Two years ago on a rainy night, I felt my father’s last tight squeeze and last kiss. I remember I tilted my face to catch the kiss so it wouldn’t rub my cheek. I didn’t want his cologne to get on me because I knew I’d break out in a rash and I was far from home, and I knew I had a long ways to go before I could take a shower. I had decided to drive down to Cape Cod from Concord so I could go to my niece’s Birthday dinner with my parents and my brother, Jamie at Sam Dieago’s in Hyannis. Then I would drive out to Western Mass afterwards and meet up with all my friends at the Harvest Ale, which I attend every year. That was the plan.
We had a delightful dinner. I gave my father my leftovers since I would be hitting the road after. I took pictures. I captured my Mother and Father holding up their frosty Margaritta’s and smiling into the camera. And after, at Jamie’s place, I captured Annette blowing out the candles on her Birthday cake with Grampy on the other side of it… blowing right there with her and Jamie in the middle. As far as I know, it was the last picture taken of Dad.
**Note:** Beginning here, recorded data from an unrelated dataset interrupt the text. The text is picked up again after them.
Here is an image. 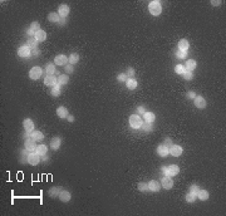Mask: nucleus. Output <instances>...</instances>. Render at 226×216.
Returning <instances> with one entry per match:
<instances>
[{
	"label": "nucleus",
	"mask_w": 226,
	"mask_h": 216,
	"mask_svg": "<svg viewBox=\"0 0 226 216\" xmlns=\"http://www.w3.org/2000/svg\"><path fill=\"white\" fill-rule=\"evenodd\" d=\"M137 187H138L139 191H147V190H148V185L145 184V182H139Z\"/></svg>",
	"instance_id": "58836bf2"
},
{
	"label": "nucleus",
	"mask_w": 226,
	"mask_h": 216,
	"mask_svg": "<svg viewBox=\"0 0 226 216\" xmlns=\"http://www.w3.org/2000/svg\"><path fill=\"white\" fill-rule=\"evenodd\" d=\"M196 200V195L195 194H191V192H188L187 195H186V201L187 202H194Z\"/></svg>",
	"instance_id": "4c0bfd02"
},
{
	"label": "nucleus",
	"mask_w": 226,
	"mask_h": 216,
	"mask_svg": "<svg viewBox=\"0 0 226 216\" xmlns=\"http://www.w3.org/2000/svg\"><path fill=\"white\" fill-rule=\"evenodd\" d=\"M44 84L54 87V85H57V78L54 77V75H46V77L44 78Z\"/></svg>",
	"instance_id": "dca6fc26"
},
{
	"label": "nucleus",
	"mask_w": 226,
	"mask_h": 216,
	"mask_svg": "<svg viewBox=\"0 0 226 216\" xmlns=\"http://www.w3.org/2000/svg\"><path fill=\"white\" fill-rule=\"evenodd\" d=\"M194 99H195V106H196L197 108L204 109V108L206 107V101H205L204 97H201V96H196Z\"/></svg>",
	"instance_id": "9b49d317"
},
{
	"label": "nucleus",
	"mask_w": 226,
	"mask_h": 216,
	"mask_svg": "<svg viewBox=\"0 0 226 216\" xmlns=\"http://www.w3.org/2000/svg\"><path fill=\"white\" fill-rule=\"evenodd\" d=\"M185 71H186V68H185L182 64H177V65L175 67V72L177 73V74H184Z\"/></svg>",
	"instance_id": "72a5a7b5"
},
{
	"label": "nucleus",
	"mask_w": 226,
	"mask_h": 216,
	"mask_svg": "<svg viewBox=\"0 0 226 216\" xmlns=\"http://www.w3.org/2000/svg\"><path fill=\"white\" fill-rule=\"evenodd\" d=\"M62 191V187H53L49 190V196H53V197H57V196H59V194H61Z\"/></svg>",
	"instance_id": "c85d7f7f"
},
{
	"label": "nucleus",
	"mask_w": 226,
	"mask_h": 216,
	"mask_svg": "<svg viewBox=\"0 0 226 216\" xmlns=\"http://www.w3.org/2000/svg\"><path fill=\"white\" fill-rule=\"evenodd\" d=\"M67 118H68V121H69V122H73V121H74V117H73V116H68Z\"/></svg>",
	"instance_id": "3c124183"
},
{
	"label": "nucleus",
	"mask_w": 226,
	"mask_h": 216,
	"mask_svg": "<svg viewBox=\"0 0 226 216\" xmlns=\"http://www.w3.org/2000/svg\"><path fill=\"white\" fill-rule=\"evenodd\" d=\"M162 187L166 188V190H170V188L174 187V181H172V178L168 177V176L162 178Z\"/></svg>",
	"instance_id": "f8f14e48"
},
{
	"label": "nucleus",
	"mask_w": 226,
	"mask_h": 216,
	"mask_svg": "<svg viewBox=\"0 0 226 216\" xmlns=\"http://www.w3.org/2000/svg\"><path fill=\"white\" fill-rule=\"evenodd\" d=\"M78 61H79V55L77 54V53H72L71 55H69V58H68V62H69V64H75V63H78Z\"/></svg>",
	"instance_id": "a878e982"
},
{
	"label": "nucleus",
	"mask_w": 226,
	"mask_h": 216,
	"mask_svg": "<svg viewBox=\"0 0 226 216\" xmlns=\"http://www.w3.org/2000/svg\"><path fill=\"white\" fill-rule=\"evenodd\" d=\"M129 124L135 129L141 128L142 127V118L139 117V114H132L131 117H129Z\"/></svg>",
	"instance_id": "7ed1b4c3"
},
{
	"label": "nucleus",
	"mask_w": 226,
	"mask_h": 216,
	"mask_svg": "<svg viewBox=\"0 0 226 216\" xmlns=\"http://www.w3.org/2000/svg\"><path fill=\"white\" fill-rule=\"evenodd\" d=\"M165 146H166V147H171V146L172 145H174V143H172V142H171V139H170V138H166V141H165V143H163Z\"/></svg>",
	"instance_id": "a18cd8bd"
},
{
	"label": "nucleus",
	"mask_w": 226,
	"mask_h": 216,
	"mask_svg": "<svg viewBox=\"0 0 226 216\" xmlns=\"http://www.w3.org/2000/svg\"><path fill=\"white\" fill-rule=\"evenodd\" d=\"M195 97H196V94H195L194 92H188V93H187V98H190V99H194Z\"/></svg>",
	"instance_id": "09e8293b"
},
{
	"label": "nucleus",
	"mask_w": 226,
	"mask_h": 216,
	"mask_svg": "<svg viewBox=\"0 0 226 216\" xmlns=\"http://www.w3.org/2000/svg\"><path fill=\"white\" fill-rule=\"evenodd\" d=\"M45 71H46V73H48V75H54V73H55L54 64H53V63H48V64H46Z\"/></svg>",
	"instance_id": "c756f323"
},
{
	"label": "nucleus",
	"mask_w": 226,
	"mask_h": 216,
	"mask_svg": "<svg viewBox=\"0 0 226 216\" xmlns=\"http://www.w3.org/2000/svg\"><path fill=\"white\" fill-rule=\"evenodd\" d=\"M182 75H184V79H186V81H191V79L194 78V74H192V72H190V71H185V73Z\"/></svg>",
	"instance_id": "e433bc0d"
},
{
	"label": "nucleus",
	"mask_w": 226,
	"mask_h": 216,
	"mask_svg": "<svg viewBox=\"0 0 226 216\" xmlns=\"http://www.w3.org/2000/svg\"><path fill=\"white\" fill-rule=\"evenodd\" d=\"M36 44H38V40H36L35 38H29L28 39V43H26V45L29 46V48H36Z\"/></svg>",
	"instance_id": "473e14b6"
},
{
	"label": "nucleus",
	"mask_w": 226,
	"mask_h": 216,
	"mask_svg": "<svg viewBox=\"0 0 226 216\" xmlns=\"http://www.w3.org/2000/svg\"><path fill=\"white\" fill-rule=\"evenodd\" d=\"M52 94L54 96V97H58V96L61 94V87H59L58 84L54 85V87L52 88Z\"/></svg>",
	"instance_id": "c9c22d12"
},
{
	"label": "nucleus",
	"mask_w": 226,
	"mask_h": 216,
	"mask_svg": "<svg viewBox=\"0 0 226 216\" xmlns=\"http://www.w3.org/2000/svg\"><path fill=\"white\" fill-rule=\"evenodd\" d=\"M18 54L19 57H23V58H26L30 55V48L28 45H22L20 48L18 49Z\"/></svg>",
	"instance_id": "1a4fd4ad"
},
{
	"label": "nucleus",
	"mask_w": 226,
	"mask_h": 216,
	"mask_svg": "<svg viewBox=\"0 0 226 216\" xmlns=\"http://www.w3.org/2000/svg\"><path fill=\"white\" fill-rule=\"evenodd\" d=\"M23 124H24V129H25L26 133H32V132L34 131V122H33L32 119H29V118L24 119Z\"/></svg>",
	"instance_id": "6e6552de"
},
{
	"label": "nucleus",
	"mask_w": 226,
	"mask_h": 216,
	"mask_svg": "<svg viewBox=\"0 0 226 216\" xmlns=\"http://www.w3.org/2000/svg\"><path fill=\"white\" fill-rule=\"evenodd\" d=\"M147 185H148V190H149V191L158 192L159 190H161V185H159V182H158V181L152 180V181H149Z\"/></svg>",
	"instance_id": "ddd939ff"
},
{
	"label": "nucleus",
	"mask_w": 226,
	"mask_h": 216,
	"mask_svg": "<svg viewBox=\"0 0 226 216\" xmlns=\"http://www.w3.org/2000/svg\"><path fill=\"white\" fill-rule=\"evenodd\" d=\"M65 72H67V73H72L73 72V65L72 64H67V65H65Z\"/></svg>",
	"instance_id": "49530a36"
},
{
	"label": "nucleus",
	"mask_w": 226,
	"mask_h": 216,
	"mask_svg": "<svg viewBox=\"0 0 226 216\" xmlns=\"http://www.w3.org/2000/svg\"><path fill=\"white\" fill-rule=\"evenodd\" d=\"M126 75H127V78H128V79L133 78V75H135V69H133V68H127Z\"/></svg>",
	"instance_id": "ea45409f"
},
{
	"label": "nucleus",
	"mask_w": 226,
	"mask_h": 216,
	"mask_svg": "<svg viewBox=\"0 0 226 216\" xmlns=\"http://www.w3.org/2000/svg\"><path fill=\"white\" fill-rule=\"evenodd\" d=\"M57 114H58V117H61V118H67L68 117V109L62 106V107L57 108Z\"/></svg>",
	"instance_id": "6ab92c4d"
},
{
	"label": "nucleus",
	"mask_w": 226,
	"mask_h": 216,
	"mask_svg": "<svg viewBox=\"0 0 226 216\" xmlns=\"http://www.w3.org/2000/svg\"><path fill=\"white\" fill-rule=\"evenodd\" d=\"M137 112H138V114H145L146 113V109H145V107H142V106H141V107L137 108Z\"/></svg>",
	"instance_id": "de8ad7c7"
},
{
	"label": "nucleus",
	"mask_w": 226,
	"mask_h": 216,
	"mask_svg": "<svg viewBox=\"0 0 226 216\" xmlns=\"http://www.w3.org/2000/svg\"><path fill=\"white\" fill-rule=\"evenodd\" d=\"M54 63L57 65H67L68 57H65L64 54H59V55H57V57L54 58Z\"/></svg>",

And all the while, I’ve been stuck. Stuck in this place of the inbetween. Too painful to move forward… to embrace my life, my writing, relationships, love… this blog. Even to finish my book. I’ve been stuck in the world of FaceBook, pretending I was OK. I was just allowing life to flow around me and not living it 100%. Occasionally, I would lift up my head, like a dog who found the scent and I’d find myself writing a poem or journaling in my journal. I’d make a half-hearted attempt to edit the book, but really I’d make even MORE excuses why I wasn’t moving forward on it. But in reality, I realized, that I didn’t WANT to move forward, because if I did, that would mean I would be moving forward without Dad. And that reality just sucks!
So here I am tonight coming to a stark place of painful truths. I can’t move forward without it hurting, but sometimes it has to hurt in order for us to go forward. We have to move through the pain, the tears and the excuses and JUST DO IT! So I stood in my fear and I asked Facebook, “What happens if I just Do it?” and I remained frozen for a few more days just sitting with the fears. Then I realized that today was the anniversary of the last time I saw Dad. What a perfect time to just start doing it. Life… living it fully.
And when I started feeling fully, I started hearing my inner voice again… my muse, that whispers to me every minute of the day… just write, just breathe in and the words will flow out. In and out, once more. You were born a poet. Don’t forget who you are! Don’t lose who you are because part of you feels lost in grief. The old day is ending and you get to choose how to move forward.
And every year on this night, I will say,
“Good bye, Dad. I love you,” as I did that night two years ago…
as you hugged and kissed me
for the last time ever
…after the last meal shared
and the last singing of Happy Birthday.
I can’t help but count.
When the heart is aching… you count.
You count days, months, years
and holidays lost.
You just do.
And you remember
ALL the moments: the Red Sox games, Christmas mornings,
Turkey’s carved, meals he cooked,
arguments had, songs you sang together, working the
Nantucket Yacht club, him teaching you to waltz,
the fuzzy beard scraping your cheek, that time he taught you to fish,
and all the lessons in the kitchen that you never asked for
but got anyway… because he’s Dad. It’s what he did.
and you remember
all the moments he missed too…
You just do.
Goodbye, Dad. I miss you
Beautiful. Thank you.
Feedback: the print color is light gray, hard to read. Any chance of making it black?
Lovely, perfect. You speak for all of us who have lost a Dad, or someone that we love. Thank you for sharing your gift with us!